Data shown.
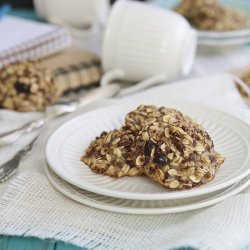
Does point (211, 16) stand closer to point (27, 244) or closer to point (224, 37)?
point (224, 37)

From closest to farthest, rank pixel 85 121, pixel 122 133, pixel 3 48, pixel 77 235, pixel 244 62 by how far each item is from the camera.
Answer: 1. pixel 77 235
2. pixel 122 133
3. pixel 85 121
4. pixel 3 48
5. pixel 244 62

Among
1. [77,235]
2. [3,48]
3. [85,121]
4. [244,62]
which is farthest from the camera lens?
[244,62]

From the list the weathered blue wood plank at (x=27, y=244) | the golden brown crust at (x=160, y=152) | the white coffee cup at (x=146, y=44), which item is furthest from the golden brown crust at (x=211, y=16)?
the weathered blue wood plank at (x=27, y=244)

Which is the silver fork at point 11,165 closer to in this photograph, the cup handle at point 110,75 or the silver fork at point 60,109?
the silver fork at point 60,109

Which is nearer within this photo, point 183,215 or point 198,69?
point 183,215

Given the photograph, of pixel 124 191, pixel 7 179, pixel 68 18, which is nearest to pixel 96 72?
pixel 68 18

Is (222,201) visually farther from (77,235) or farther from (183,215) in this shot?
(77,235)

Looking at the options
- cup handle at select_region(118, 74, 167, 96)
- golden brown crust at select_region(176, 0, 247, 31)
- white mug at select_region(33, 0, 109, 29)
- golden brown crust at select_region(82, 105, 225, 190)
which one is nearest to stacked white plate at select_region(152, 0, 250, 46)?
golden brown crust at select_region(176, 0, 247, 31)

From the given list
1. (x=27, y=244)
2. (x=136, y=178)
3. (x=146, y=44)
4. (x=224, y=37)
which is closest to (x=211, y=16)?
(x=224, y=37)
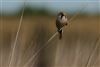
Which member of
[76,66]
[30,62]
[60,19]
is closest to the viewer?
[30,62]

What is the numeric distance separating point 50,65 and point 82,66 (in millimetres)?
285

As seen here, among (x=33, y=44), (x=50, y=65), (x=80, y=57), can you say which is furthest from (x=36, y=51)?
(x=50, y=65)

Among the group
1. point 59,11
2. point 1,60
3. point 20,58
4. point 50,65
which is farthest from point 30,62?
point 59,11

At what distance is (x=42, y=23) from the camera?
3.48 m

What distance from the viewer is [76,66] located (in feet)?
9.64

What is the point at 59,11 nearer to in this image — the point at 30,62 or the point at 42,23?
the point at 42,23

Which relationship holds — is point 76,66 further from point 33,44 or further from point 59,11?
point 59,11

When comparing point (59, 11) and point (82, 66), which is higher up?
point (59, 11)

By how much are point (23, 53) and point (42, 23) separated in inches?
29.2

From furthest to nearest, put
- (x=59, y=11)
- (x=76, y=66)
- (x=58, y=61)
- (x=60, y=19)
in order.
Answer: (x=60, y=19)
(x=59, y=11)
(x=58, y=61)
(x=76, y=66)

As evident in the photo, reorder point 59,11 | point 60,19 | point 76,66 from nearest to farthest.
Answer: point 76,66
point 59,11
point 60,19

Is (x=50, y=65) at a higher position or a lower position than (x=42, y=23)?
lower

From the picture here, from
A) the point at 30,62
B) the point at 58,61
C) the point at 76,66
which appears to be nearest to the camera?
the point at 30,62

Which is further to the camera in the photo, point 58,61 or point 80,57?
point 58,61
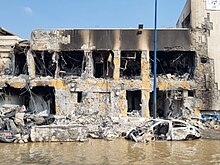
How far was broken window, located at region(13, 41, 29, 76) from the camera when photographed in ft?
85.7

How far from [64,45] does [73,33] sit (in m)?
1.22

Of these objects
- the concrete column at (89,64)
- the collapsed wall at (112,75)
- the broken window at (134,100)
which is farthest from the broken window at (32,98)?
the broken window at (134,100)

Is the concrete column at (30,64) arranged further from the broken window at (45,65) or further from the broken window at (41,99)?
the broken window at (41,99)

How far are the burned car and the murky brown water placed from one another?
572mm

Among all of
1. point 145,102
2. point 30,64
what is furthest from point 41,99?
point 145,102

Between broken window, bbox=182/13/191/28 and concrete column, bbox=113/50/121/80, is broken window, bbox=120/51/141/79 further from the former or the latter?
broken window, bbox=182/13/191/28

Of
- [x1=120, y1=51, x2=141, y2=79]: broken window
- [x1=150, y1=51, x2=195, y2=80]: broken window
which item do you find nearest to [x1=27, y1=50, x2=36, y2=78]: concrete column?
[x1=120, y1=51, x2=141, y2=79]: broken window

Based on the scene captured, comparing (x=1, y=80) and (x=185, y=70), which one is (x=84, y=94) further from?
(x=185, y=70)

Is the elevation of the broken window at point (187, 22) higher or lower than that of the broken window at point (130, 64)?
higher

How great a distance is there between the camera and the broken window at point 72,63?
26.7m

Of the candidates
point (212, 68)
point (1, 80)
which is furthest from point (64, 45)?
point (212, 68)

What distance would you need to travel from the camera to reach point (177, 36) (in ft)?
81.1

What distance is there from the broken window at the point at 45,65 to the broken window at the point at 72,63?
88 centimetres

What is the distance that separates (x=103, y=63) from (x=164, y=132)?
9.75 metres
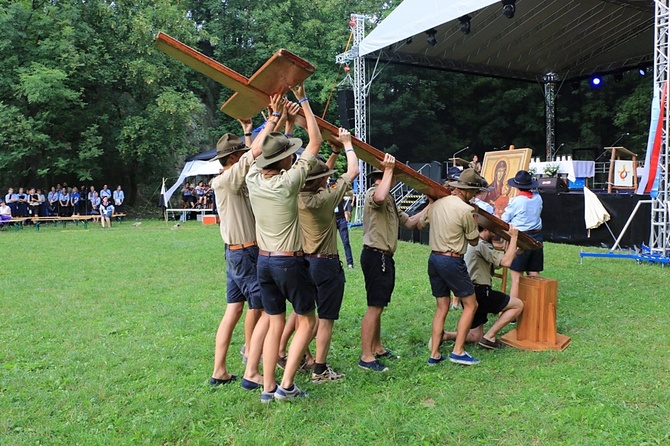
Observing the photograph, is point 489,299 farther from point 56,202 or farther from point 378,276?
point 56,202

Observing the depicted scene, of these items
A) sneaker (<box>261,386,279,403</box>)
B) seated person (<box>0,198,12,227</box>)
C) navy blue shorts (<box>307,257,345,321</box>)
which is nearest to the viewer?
sneaker (<box>261,386,279,403</box>)

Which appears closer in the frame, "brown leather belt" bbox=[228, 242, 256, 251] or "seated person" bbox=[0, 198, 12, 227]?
"brown leather belt" bbox=[228, 242, 256, 251]

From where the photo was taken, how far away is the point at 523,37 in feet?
54.3

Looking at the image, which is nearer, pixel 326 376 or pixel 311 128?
pixel 311 128

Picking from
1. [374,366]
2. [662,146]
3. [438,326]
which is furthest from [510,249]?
[662,146]

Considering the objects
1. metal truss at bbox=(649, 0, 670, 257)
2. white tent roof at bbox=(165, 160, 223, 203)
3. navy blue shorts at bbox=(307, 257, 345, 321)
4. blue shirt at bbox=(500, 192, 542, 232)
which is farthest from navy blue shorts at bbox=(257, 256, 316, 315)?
white tent roof at bbox=(165, 160, 223, 203)

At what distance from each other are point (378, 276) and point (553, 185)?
9.29m

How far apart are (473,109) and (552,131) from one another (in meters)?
5.30

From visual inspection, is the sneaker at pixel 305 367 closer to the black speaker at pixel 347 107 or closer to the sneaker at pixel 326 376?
the sneaker at pixel 326 376

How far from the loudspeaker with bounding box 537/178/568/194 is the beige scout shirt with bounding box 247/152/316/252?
399 inches

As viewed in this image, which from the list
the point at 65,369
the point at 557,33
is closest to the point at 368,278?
the point at 65,369

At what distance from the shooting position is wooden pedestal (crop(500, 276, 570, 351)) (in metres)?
4.91

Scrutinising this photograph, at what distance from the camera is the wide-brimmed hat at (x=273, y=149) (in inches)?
140

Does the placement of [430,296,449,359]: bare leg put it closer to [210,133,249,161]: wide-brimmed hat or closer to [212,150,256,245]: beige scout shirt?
[212,150,256,245]: beige scout shirt
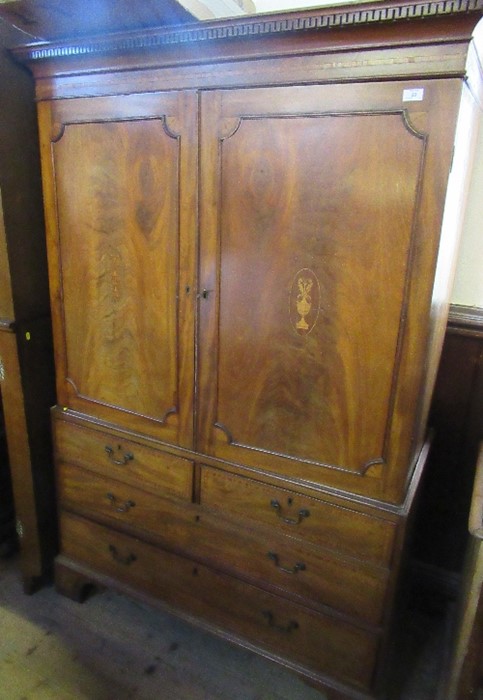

Exercise requirements. Present every line of the listing above as a numbered list, skipping blank lines and leaving out the pictures.

Task response.
1. Does point (211, 16) stand closer to point (27, 244) or closer to point (224, 37)?
2. point (224, 37)
3. From closest to farthest, rank pixel 85 121, pixel 122 133, pixel 3 48, pixel 77 235, pixel 244 62 by how far each item is from the camera.
4. Answer: 1. pixel 77 235
5. 2. pixel 122 133
6. 3. pixel 85 121
7. 4. pixel 3 48
8. 5. pixel 244 62
9. Among
10. 1. [77,235]
11. 2. [3,48]
12. 3. [85,121]
13. 4. [244,62]
14. which is farthest from the camera lens?
15. [244,62]
16. From the list the weathered blue wood plank at (x=27, y=244) | the golden brown crust at (x=160, y=152) | the white coffee cup at (x=146, y=44), which item is furthest from the golden brown crust at (x=211, y=16)?
17. the weathered blue wood plank at (x=27, y=244)
18. Which is the silver fork at point 11,165 closer to in this photograph, the cup handle at point 110,75 or the silver fork at point 60,109?
19. the silver fork at point 60,109
20. Which is nearer within this photo, point 183,215 or point 198,69?
21. point 183,215
22. Given the photograph, of pixel 124 191, pixel 7 179, pixel 68 18, which is nearest to pixel 96 72?
23. pixel 68 18
24. Is (222,201) visually farther from (77,235) or farther from (183,215) in this shot?
25. (77,235)
26. Looking at the options
27. - cup handle at select_region(118, 74, 167, 96)
28. - golden brown crust at select_region(176, 0, 247, 31)
29. - white mug at select_region(33, 0, 109, 29)
30. - golden brown crust at select_region(82, 105, 225, 190)
31. which one is nearest to stacked white plate at select_region(152, 0, 250, 46)?
32. golden brown crust at select_region(176, 0, 247, 31)
33. From the given list
34. 1. (x=27, y=244)
35. 2. (x=136, y=178)
36. 3. (x=146, y=44)
37. 4. (x=224, y=37)
38. which is closest to (x=211, y=16)?
39. (x=224, y=37)
40. Which member of
41. [76,66]
42. [30,62]
43. [60,19]
44. is closest to the viewer?
45. [30,62]
46. What is the numeric distance separating point 50,65 and point 82,66 (in millimetres)?
47. 285
48. As seen here, among (x=33, y=44), (x=50, y=65), (x=80, y=57), can you say which is furthest from (x=36, y=51)?
49. (x=50, y=65)
50. Among the group
51. 1. point 59,11
52. 2. point 1,60
53. 3. point 20,58
54. 4. point 50,65
55. which is farthest from point 30,62?
56. point 59,11
57. At what distance is (x=42, y=23) from the camera?
58. 3.48 m
59. What distance from the viewer is [76,66] located (in feet)?
60. 9.64
61. What is the point at 59,11 nearer to in this image — the point at 30,62 or the point at 42,23?
62. the point at 42,23
63. Which relationship holds — is point 76,66 further from point 33,44 or further from point 59,11?
64. point 59,11
65. When comparing point (59, 11) and point (82, 66), which is higher up?
66. point (59, 11)
67. By how much are point (23, 53) and point (42, 23) separated in inches?
68. 29.2
69. From furthest to nearest, put
70. - (x=59, y=11)
71. - (x=76, y=66)
72. - (x=58, y=61)
73. - (x=60, y=19)
74. in order.
75. Answer: (x=60, y=19)
76. (x=59, y=11)
77. (x=58, y=61)
78. (x=76, y=66)
79. As evident in the photo, reorder point 59,11 | point 60,19 | point 76,66 from nearest to farthest.
80. Answer: point 76,66
81. point 59,11
82. point 60,19
83. Is (x=50, y=65) at a higher position or a lower position than (x=42, y=23)?
84. lower
85. From the picture here, from
86. A) the point at 30,62
87. B) the point at 58,61
88. C) the point at 76,66
89. which appears to be nearest to the camera?
90. the point at 30,62
91. Which is further to the camera in the photo, point 58,61 or point 80,57?
92. point 58,61
93. How far was broken window, located at region(13, 41, 29, 76) from the camera when photographed in ft?
94. 85.7
95. How far from [64,45] does [73,33] sit (in m)?
96. 1.22
97. Of these objects
98. - the concrete column at (89,64)
99. - the collapsed wall at (112,75)
100. - the broken window at (134,100)
101. which is farthest from the broken window at (32,98)?
102. the broken window at (134,100)
103. Is the concrete column at (30,64) arranged further from the broken window at (45,65) or further from the broken window at (41,99)?
104. the broken window at (41,99)
105. How far are the burned car and the murky brown water placed from one another?
106. 572mm
107. Among all of
108. 1. point 145,102
109. 2. point 30,64
110. what is furthest from point 41,99?
111. point 145,102
112. Between broken window, bbox=182/13/191/28 and concrete column, bbox=113/50/121/80, is broken window, bbox=120/51/141/79 further from the former or the latter?
113. broken window, bbox=182/13/191/28
114. Of
115. - [x1=120, y1=51, x2=141, y2=79]: broken window
116. - [x1=150, y1=51, x2=195, y2=80]: broken window
117. which item do you find nearest to [x1=27, y1=50, x2=36, y2=78]: concrete column?
118. [x1=120, y1=51, x2=141, y2=79]: broken window
119. Based on the scene captured, comparing (x=1, y=80) and (x=185, y=70), which one is (x=84, y=94) further from?
120. (x=185, y=70)
121. Is the elevation of the broken window at point (187, 22) higher or lower than that of the broken window at point (130, 64)?
122. higher
123. How great a distance is there between the camera and the broken window at point 72,63?
124. 26.7m
125. Of the candidates
126. point (212, 68)
127. point (1, 80)
128. which is furthest from point (64, 45)?
129. point (212, 68)
130. What distance would you need to travel from the camera to reach point (177, 36) (in ft)?
131. 81.1
132. What distance is there from the broken window at the point at 45,65 to the broken window at the point at 72,63?
133. 88 centimetres
134. What is the distance that separates (x=103, y=63) from (x=164, y=132)?
135. 9.75 metres
136. Observing the photograph, is point 489,299 farther from point 56,202 or farther from point 378,276?
137. point 56,202
138. Observing the depicted scene, of these items
139. A) sneaker (<box>261,386,279,403</box>)
140. B) seated person (<box>0,198,12,227</box>)
141. C) navy blue shorts (<box>307,257,345,321</box>)
142. which is nearest to the viewer?
143. sneaker (<box>261,386,279,403</box>)
144. Which appears closer in the frame, "brown leather belt" bbox=[228, 242, 256, 251] or "seated person" bbox=[0, 198, 12, 227]?
145. "brown leather belt" bbox=[228, 242, 256, 251]
146. From where the photo was taken, how far away is the point at 523,37 in feet?
147. 54.3
148. Looking at the image, which is nearer, pixel 326 376 or pixel 311 128?
149. pixel 311 128
150. Picking from
151. 1. [374,366]
152. 2. [662,146]
153. 3. [438,326]
154. which is furthest from [510,249]?
155. [662,146]
156. Considering the objects
157. 1. metal truss at bbox=(649, 0, 670, 257)
158. 2. white tent roof at bbox=(165, 160, 223, 203)
159. 3. navy blue shorts at bbox=(307, 257, 345, 321)
160. 4. blue shirt at bbox=(500, 192, 542, 232)
161. which is farthest from navy blue shorts at bbox=(257, 256, 316, 315)?
162. white tent roof at bbox=(165, 160, 223, 203)
163. At what distance from each other are point (378, 276) and point (553, 185)?
164. 9.29m
165. How far apart are (473,109) and (552,131) from one another (in meters)?
166. 5.30
167. From visual inspection, is the sneaker at pixel 305 367 closer to the black speaker at pixel 347 107 or closer to the sneaker at pixel 326 376?
168. the sneaker at pixel 326 376
169. How far from the loudspeaker with bounding box 537/178/568/194 is the beige scout shirt with bounding box 247/152/316/252?
170. 399 inches
171. As viewed in this image, which from the list
172. the point at 65,369
173. the point at 557,33
174. is closest to the point at 368,278?
175. the point at 65,369
176. At what distance from the shooting position is wooden pedestal (crop(500, 276, 570, 351)) (in metres)?
177. 4.91
178. Scrutinising this photograph, at what distance from the camera is the wide-brimmed hat at (x=273, y=149) (in inches)?
179. 140
180. Does the placement of [430,296,449,359]: bare leg put it closer to [210,133,249,161]: wide-brimmed hat or closer to [212,150,256,245]: beige scout shirt?
181. [212,150,256,245]: beige scout shirt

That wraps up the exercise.